Nature Communications (May 2024)

Inverted device architecture for high efficiency single-layer organic light-emitting diodes with imbalanced charge transport

  • Xiao Tan,
  • Dehai Dou,
  • Lay-Lay Chua,
  • Rui-Qi Png,
  • Daniel G. Congrave,
  • Hugo Bronstein,
  • Martin Baumgarten,
  • Yungui Li,
  • Paul W. M. Blom,
  • Gert-Jan A. H. Wetzelaer

DOI
https://doi.org/10.1038/s41467-024-48553-1
Journal volume & issue
Vol. 15, no. 1
pp. 1 – 7

Abstract

Read online

Abstract Many wide-gap organic semiconductors exhibit imbalanced electron and hole transport, therefore efficient organic light-emitting diodes require a multilayer architecture of electron- and hole-transport materials to confine charge recombination to the emissive layer.
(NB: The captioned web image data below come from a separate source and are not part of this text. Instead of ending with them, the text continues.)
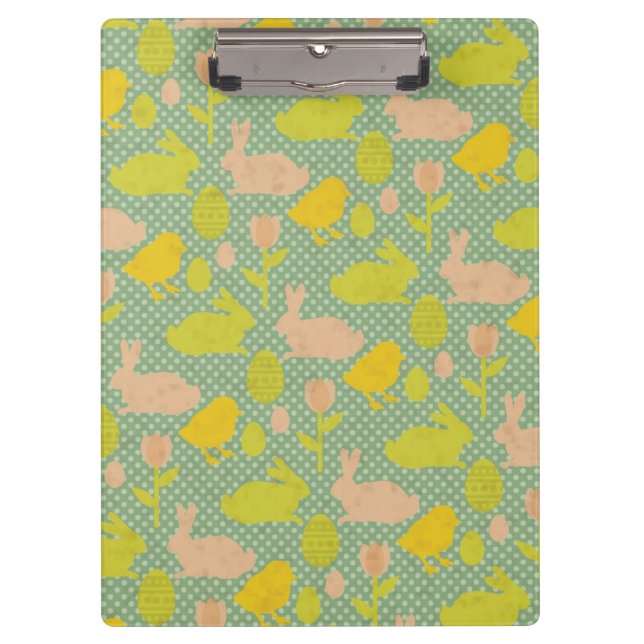 Porte-bloc Papier peint de Pâques (Devant)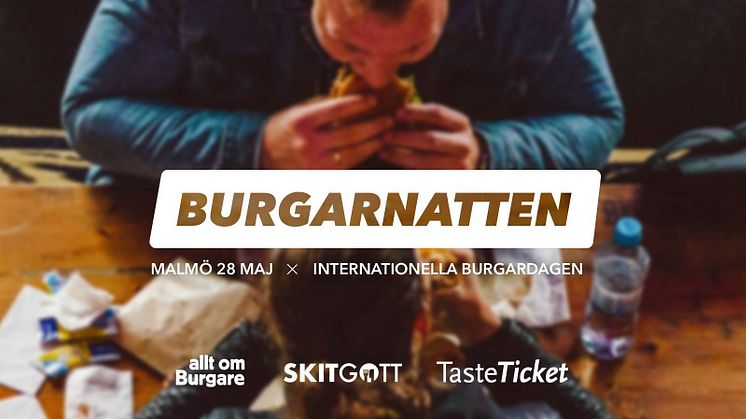 Premiär för Burgarnatten 28 maj 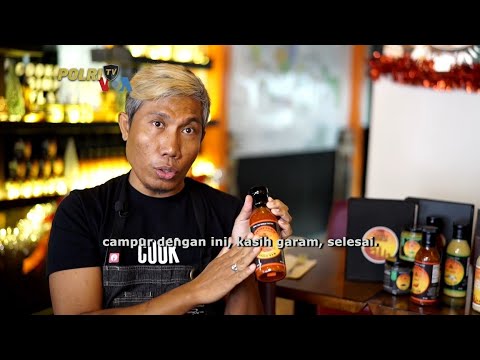 VOA - CHEF INDONESIA PROMOSIKAN BUMBU MASAKAN NUSANTARA DI AS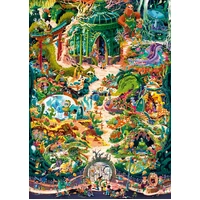 Heye - Botanic Garden Puzzle 2000pc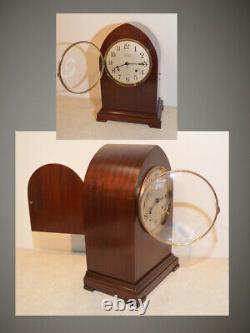 Restored Seth Thomas Antique Grand Gothic Sonora Bells Chime Clock No. 16-1911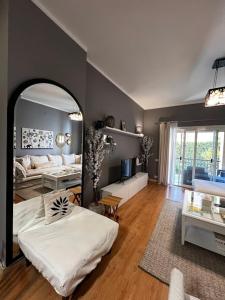 SOL-Modern Apartment With Garden-Sodic New Cairo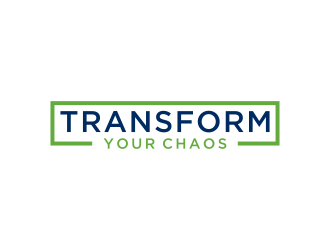 Transform Your Chaos logo design by salis17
Here, we show that even for emitters with imbalanced charge transport, it is possible to obtain highly efficient single-layer organic light emitting diodes (OLEDs), without the need for additional charge-transport and blocking layers. For hole-dominated emitters, an inverted single-layer device architecture with ohmic bottom-electron and top-hole contacts moves the emission zone away from the metal top electrode, thereby more than doubling the optical outcoupling efficiency. Finally, a blue-emitting inverted single-layer OLED based on thermally activated delayed fluorescence is achieved, exhibiting a high external quantum efficiency of 19% with little roll-off at high brightness, demonstrating that balanced charge transport is not a prerequisite for highly efficient single-layer OLEDs.